Publication Spotlight #2 – Effective maps, easily done: Visualizing geo-psychological differences using distance weights

 

Ebert, T., Mewes, L., Götz, F. M., & Brenner, T. (2022). Effective maps, easily done: Visualizing geo-psychological differences using distance weights. Advances in Methods and Practices in Psychological Science5(3), 251524592211018. https://doi.org/10.1177/25152459221101816

 

Psychologists of many subfields are becoming increasingly interested in the geographical distribution of psychological phenomena. An integral part of this new stream of geo-psychological studies is to visualize spatial distributions of psychological phenomena in maps. However, most psychologists are not trained in visualizing spatial data.
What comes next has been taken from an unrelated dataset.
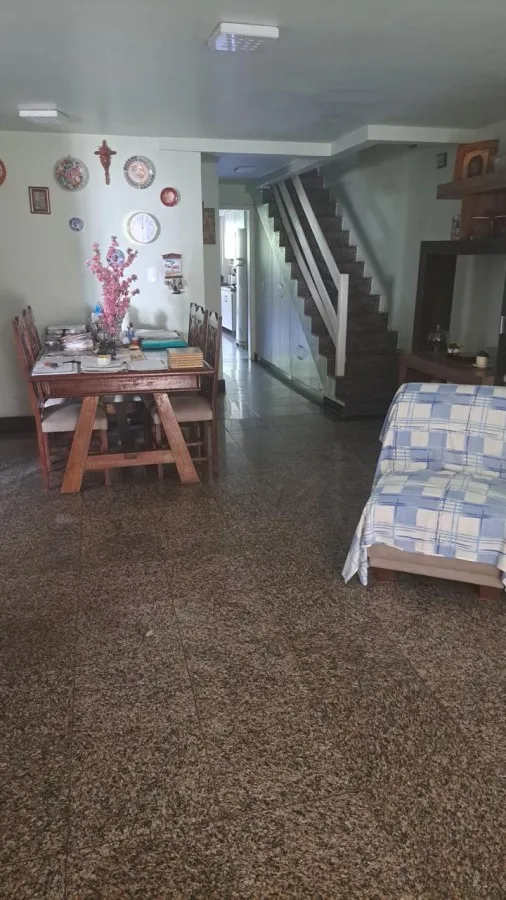 Washing machine in a 4-bedroom house, 590 m²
As a result, almost all existing geo-psychological studies rely on the most basic mapping technique: color-coding disaggregated data (i.e., grouping individuals into predefined spatial units and then mapping out average scores across these spatial units). Although this basic mapping technique is not wrong, it often leaves unleveraged potential to effectively visualize spatial patterns. The aim of this tutorial is to introduce psychologists to an alternative, easy-to-use mapping technique: distance-based weighting (i.e., calculating area estimates that represent distance-weighted averages of all measurement locations). This paper outlines the basic idea of distance-based weighting and explain how to implement this technique so that it is effective for geo-psychological research.